La iglesita ocupaba el mismo lugar que la actual catedral y su lindero oriental era el cementerio. Las penurias del traslado y el cambio de habitat fueron diezmando a los indios, y sus sobrevivientes comenzaron a mezclarse a comienzos del siglo XVIII con blancos y gente de color. Entre todos eran apenas un puñado, el pueblo un modesto rancherío rodeado de una enorme llanura donde vacunos y yeguarizos retozaban entre pastizales y cardales. Cada tanto, algún malón ululante asaltaba las estancias y chacras, mataban hombres, robaban mujeres y niños y se llevaban cuanto ganado podían.
Ni los indios reducidos ni los que trabajaban en los campos estaban exentos de la agresividad de los pampas, como lo prueba la lista de víctimas del año 1740. El aumento de la población blanca y de color, su mezcla con los quilmes y calianos, a los que se agregaron guaraníes de habla española, condujeron en 1730 al reemplazo de la reducción por una parroquia, que por años fue la única al sur del Riachuelo.
Pero en una sociedad estamentaria como la de entonces, aunque más laxa que las de las provincias interiores, la “marca de origen” afectaba al nuevo curato, al punto que el padre Navarro se quejaba, en 1736, que nadie, sino los pobres, quería ser sepultado en la parroquia –y por tanto tampoco casarse- “porque tienen por cosa de menos valer el enterrarse en Capilla de indios”. Sin embargo, no faltaron mentalidades más amplias como los estancieros Tomás de Arroyo y María Ignacia Ximénez de Paz, que aún en tiempos de la Reducción , en 1721, se casaron allí y eligieron como testigos de la boda a “los indios de este pueblo”.
Pasaron los años. Quilmes se convirtió en pueblo multiétnico y fue testigo de la invasión de Beresford en 1806. Más tarde se convirtió en ciudad. Al despuntar el siglo XX disputaba con Adrogué y Tigre el privilegio de ser centros de veraneo de las familias de buenos recursos, que huían de la aglomeración creciente de la Capital Federal. Cuando comienzo a tener recuerdos del lugar donde nací, era una simpática ciudad, desde cuyas barrancas se divisaba un río limpio, en cuya playa se había construido un balneario que, modestamente, parecía imitar al de Bristol, en Inglaterra.
Calles asfaltadas, chalets en abundancia, un centro comercial reducido centrado en la calle Rivadavia. Yo ví la luz en la hoy demolida la casa de mis abuelos maternos en la esquina de Mitre y 25 de mayo -casi media manzana, con jardín y molino de viento- asistida mi madre por el doctor Emilio Torre, de imperdible memoria. Recuerdo las frecuentes visitas familiares al chalet de la calle Pringles de mis tíos abuelos el matrimonio Rocca-Rivarola, a la casa de los Rivarola Maldonado, y ya más grande, al chalet de mi tío el escribano Raúl Belsunce, en la calle Brandsen.
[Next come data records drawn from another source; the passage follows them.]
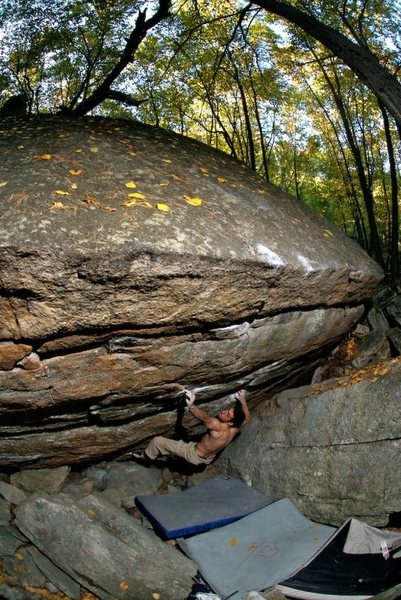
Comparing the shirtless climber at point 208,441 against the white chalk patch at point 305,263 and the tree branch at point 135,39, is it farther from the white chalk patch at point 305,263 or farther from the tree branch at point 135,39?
the tree branch at point 135,39

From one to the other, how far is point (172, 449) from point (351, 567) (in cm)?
227

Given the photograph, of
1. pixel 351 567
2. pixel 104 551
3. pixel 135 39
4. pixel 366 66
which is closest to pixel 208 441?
pixel 104 551

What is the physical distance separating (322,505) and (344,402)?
1.13 metres

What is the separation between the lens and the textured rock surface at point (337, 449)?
4.28 metres

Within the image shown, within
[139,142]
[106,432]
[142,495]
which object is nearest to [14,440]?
[106,432]

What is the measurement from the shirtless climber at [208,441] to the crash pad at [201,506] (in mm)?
376

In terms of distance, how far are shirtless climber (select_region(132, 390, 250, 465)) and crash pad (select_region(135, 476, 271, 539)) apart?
38cm

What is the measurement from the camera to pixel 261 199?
4699 mm

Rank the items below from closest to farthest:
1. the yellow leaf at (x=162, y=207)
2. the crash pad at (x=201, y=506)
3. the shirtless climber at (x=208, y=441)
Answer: the yellow leaf at (x=162, y=207), the crash pad at (x=201, y=506), the shirtless climber at (x=208, y=441)

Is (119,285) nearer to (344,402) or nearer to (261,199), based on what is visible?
(261,199)

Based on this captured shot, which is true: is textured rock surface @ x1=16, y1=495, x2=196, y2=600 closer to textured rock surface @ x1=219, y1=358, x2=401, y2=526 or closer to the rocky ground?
the rocky ground

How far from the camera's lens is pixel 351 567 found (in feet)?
12.7

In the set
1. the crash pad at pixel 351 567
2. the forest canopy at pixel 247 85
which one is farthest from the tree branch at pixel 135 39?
the crash pad at pixel 351 567

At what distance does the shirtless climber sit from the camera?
16.7 feet
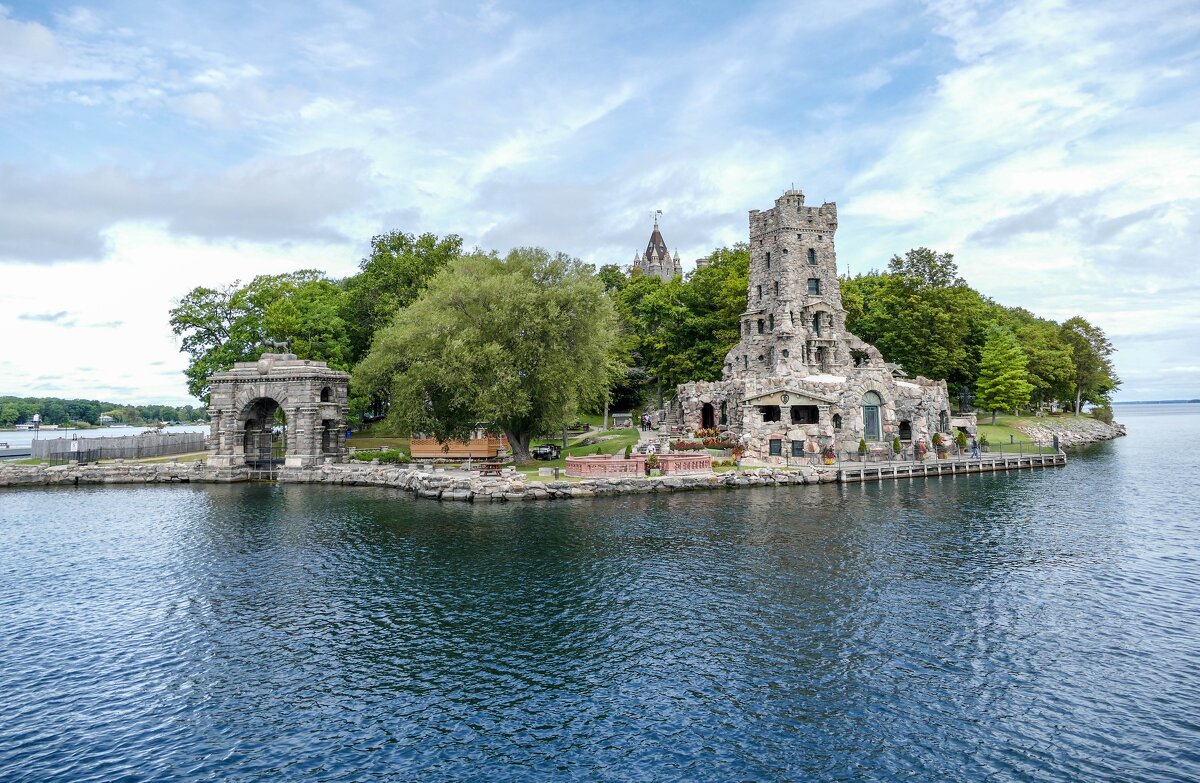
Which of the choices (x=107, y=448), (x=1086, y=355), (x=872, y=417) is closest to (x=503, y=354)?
(x=872, y=417)

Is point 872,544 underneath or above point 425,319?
underneath

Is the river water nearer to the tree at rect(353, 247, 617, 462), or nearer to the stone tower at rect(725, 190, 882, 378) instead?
the tree at rect(353, 247, 617, 462)

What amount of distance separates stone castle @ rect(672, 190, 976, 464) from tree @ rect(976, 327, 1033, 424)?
14771 mm

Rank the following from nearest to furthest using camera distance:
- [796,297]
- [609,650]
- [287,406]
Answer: [609,650] < [287,406] < [796,297]

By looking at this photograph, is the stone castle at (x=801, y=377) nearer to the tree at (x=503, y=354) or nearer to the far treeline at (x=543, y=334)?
the far treeline at (x=543, y=334)

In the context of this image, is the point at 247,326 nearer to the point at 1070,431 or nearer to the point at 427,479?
the point at 427,479

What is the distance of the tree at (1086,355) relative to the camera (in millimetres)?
95125

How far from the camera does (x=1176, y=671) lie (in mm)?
16109

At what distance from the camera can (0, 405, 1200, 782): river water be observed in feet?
43.0

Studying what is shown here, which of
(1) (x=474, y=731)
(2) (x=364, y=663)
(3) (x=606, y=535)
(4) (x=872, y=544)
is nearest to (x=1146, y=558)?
(4) (x=872, y=544)

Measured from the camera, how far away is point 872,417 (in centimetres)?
5850

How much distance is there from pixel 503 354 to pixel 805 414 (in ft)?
95.1

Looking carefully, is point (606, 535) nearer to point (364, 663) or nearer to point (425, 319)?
point (364, 663)

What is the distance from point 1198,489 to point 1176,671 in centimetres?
3689
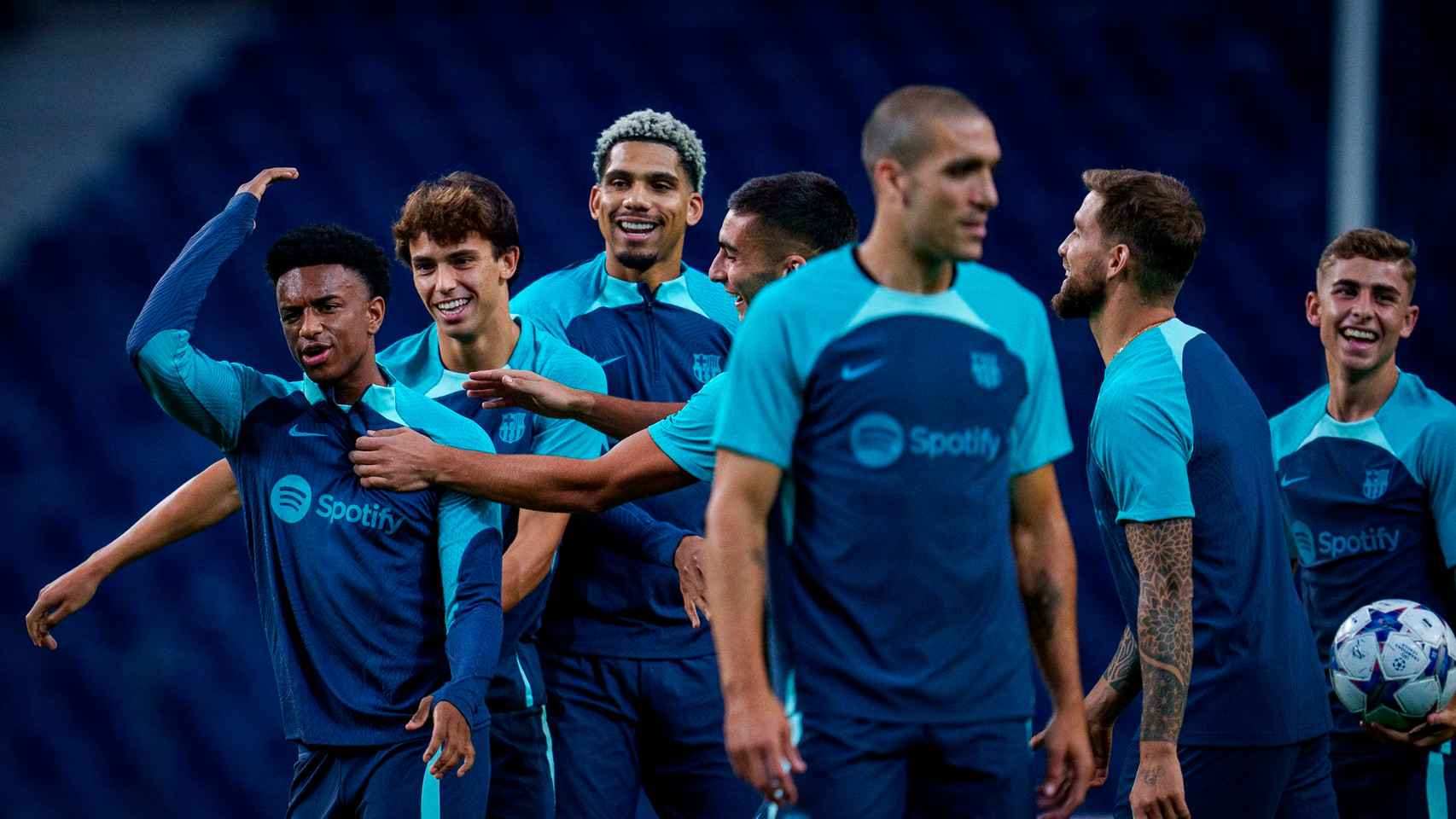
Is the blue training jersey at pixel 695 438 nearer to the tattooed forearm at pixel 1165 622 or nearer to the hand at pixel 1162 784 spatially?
the tattooed forearm at pixel 1165 622

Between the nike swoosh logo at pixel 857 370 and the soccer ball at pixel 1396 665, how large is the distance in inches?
72.8

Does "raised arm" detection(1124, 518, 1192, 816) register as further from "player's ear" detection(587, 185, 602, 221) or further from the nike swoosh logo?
"player's ear" detection(587, 185, 602, 221)

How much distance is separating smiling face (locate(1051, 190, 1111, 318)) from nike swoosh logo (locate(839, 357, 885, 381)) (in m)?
1.12

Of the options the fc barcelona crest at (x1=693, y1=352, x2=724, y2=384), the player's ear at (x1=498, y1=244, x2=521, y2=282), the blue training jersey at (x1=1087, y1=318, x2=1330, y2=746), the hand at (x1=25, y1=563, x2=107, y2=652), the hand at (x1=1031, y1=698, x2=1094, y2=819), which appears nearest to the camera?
the hand at (x1=1031, y1=698, x2=1094, y2=819)

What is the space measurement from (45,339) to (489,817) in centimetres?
367

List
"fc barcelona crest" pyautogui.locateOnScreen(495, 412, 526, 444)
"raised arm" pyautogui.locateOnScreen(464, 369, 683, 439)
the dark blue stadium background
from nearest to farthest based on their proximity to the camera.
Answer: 1. "raised arm" pyautogui.locateOnScreen(464, 369, 683, 439)
2. "fc barcelona crest" pyautogui.locateOnScreen(495, 412, 526, 444)
3. the dark blue stadium background

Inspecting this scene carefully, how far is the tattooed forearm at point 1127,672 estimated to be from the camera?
3342 mm

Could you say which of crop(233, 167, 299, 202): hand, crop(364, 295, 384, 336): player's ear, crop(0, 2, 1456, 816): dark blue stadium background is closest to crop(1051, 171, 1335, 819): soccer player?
crop(364, 295, 384, 336): player's ear

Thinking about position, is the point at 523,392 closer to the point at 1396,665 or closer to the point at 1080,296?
the point at 1080,296

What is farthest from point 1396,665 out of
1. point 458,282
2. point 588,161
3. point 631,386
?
point 588,161

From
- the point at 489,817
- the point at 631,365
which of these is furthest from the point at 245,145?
the point at 489,817

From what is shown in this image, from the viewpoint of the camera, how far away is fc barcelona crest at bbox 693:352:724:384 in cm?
430

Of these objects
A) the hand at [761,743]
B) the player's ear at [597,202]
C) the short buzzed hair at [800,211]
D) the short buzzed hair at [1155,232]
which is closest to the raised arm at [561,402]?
the short buzzed hair at [800,211]

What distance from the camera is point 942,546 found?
7.96 ft
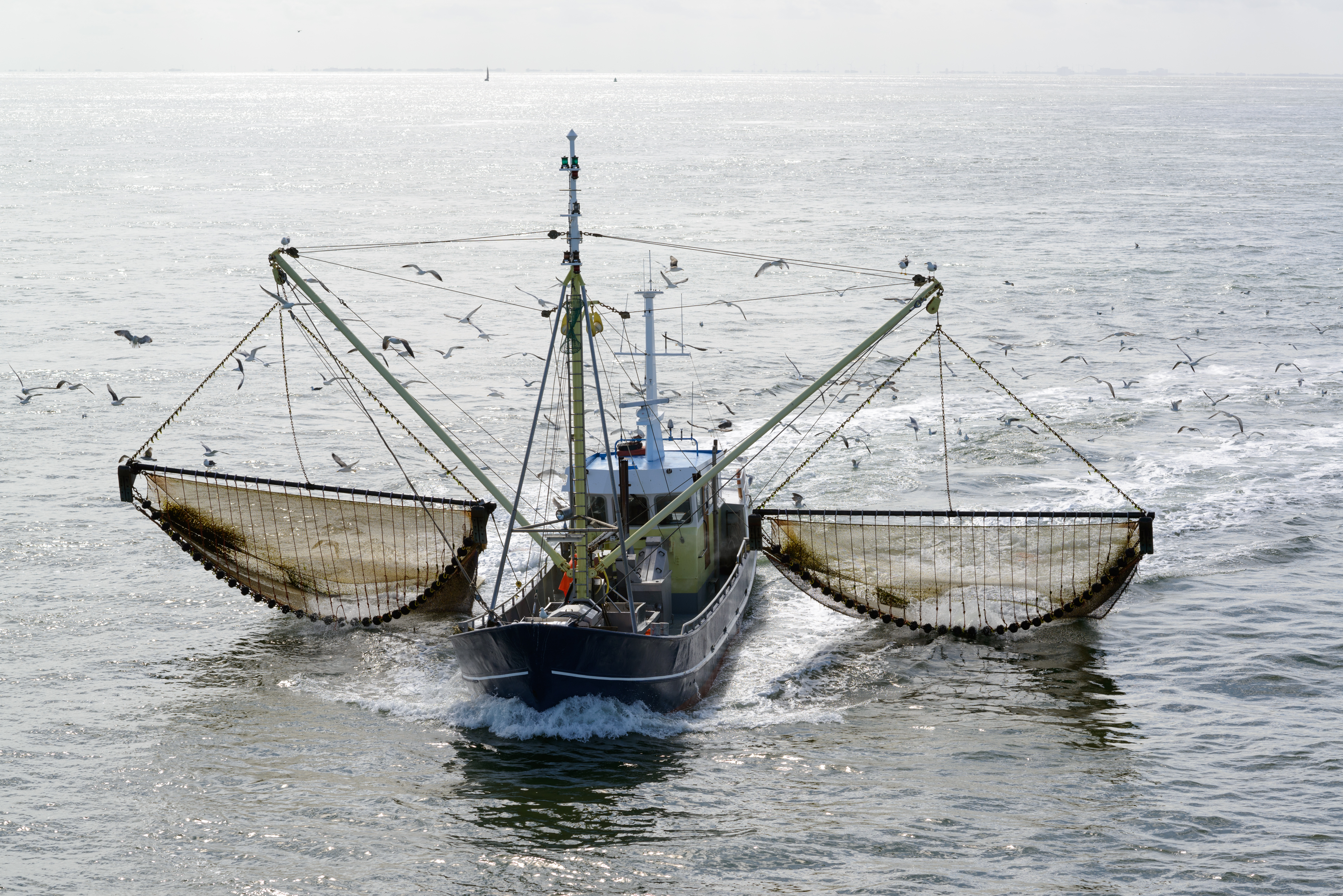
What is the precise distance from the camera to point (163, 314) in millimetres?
65938

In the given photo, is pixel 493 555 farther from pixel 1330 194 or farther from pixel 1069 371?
pixel 1330 194

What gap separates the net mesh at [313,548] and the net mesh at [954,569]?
24.4ft

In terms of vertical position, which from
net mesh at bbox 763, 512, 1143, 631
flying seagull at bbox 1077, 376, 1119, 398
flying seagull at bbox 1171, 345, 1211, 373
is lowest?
net mesh at bbox 763, 512, 1143, 631

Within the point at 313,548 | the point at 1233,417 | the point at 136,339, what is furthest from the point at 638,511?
the point at 1233,417

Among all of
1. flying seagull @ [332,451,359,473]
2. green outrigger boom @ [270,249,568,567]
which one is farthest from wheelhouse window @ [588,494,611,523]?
flying seagull @ [332,451,359,473]

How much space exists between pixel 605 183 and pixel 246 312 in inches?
2916

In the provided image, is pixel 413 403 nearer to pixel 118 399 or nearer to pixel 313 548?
pixel 313 548

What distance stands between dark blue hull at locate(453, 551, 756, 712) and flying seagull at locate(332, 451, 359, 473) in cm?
1318

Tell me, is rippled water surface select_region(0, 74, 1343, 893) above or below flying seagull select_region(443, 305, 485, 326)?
below

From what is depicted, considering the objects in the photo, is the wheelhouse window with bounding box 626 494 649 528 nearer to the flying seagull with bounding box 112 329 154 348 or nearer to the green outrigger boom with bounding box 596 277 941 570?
the green outrigger boom with bounding box 596 277 941 570

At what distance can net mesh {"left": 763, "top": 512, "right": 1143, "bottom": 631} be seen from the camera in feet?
91.9

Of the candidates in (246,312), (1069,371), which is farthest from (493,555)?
(246,312)

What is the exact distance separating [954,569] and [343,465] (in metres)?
17.1

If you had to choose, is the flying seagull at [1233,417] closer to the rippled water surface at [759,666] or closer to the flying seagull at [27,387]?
the rippled water surface at [759,666]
En suma, un Quilmes apacible, con bastante verde, gente cordial y chicas lindas. Muy distinto –no digo mejor ni peor- que la gran ciudad cosmopolita que es hoy, con universidad propia, gran actividad comercial, donde uno puede elegir entre excelentes restaurantes y donde es tan difícil estacionar un auto como en el centro de Buenos Aires.
Ante la multitud de libros que cuentan la historia de la ciudad y del partido, creo, o mejor siento, que más que un artículo de historia, le debo a Quilmes este recuerdo afectuoso, en el que he tratado de enlazar algo de lo que aprendí sobre sus orígenes, la memoria de mis primeros años y mis vivencias actuales.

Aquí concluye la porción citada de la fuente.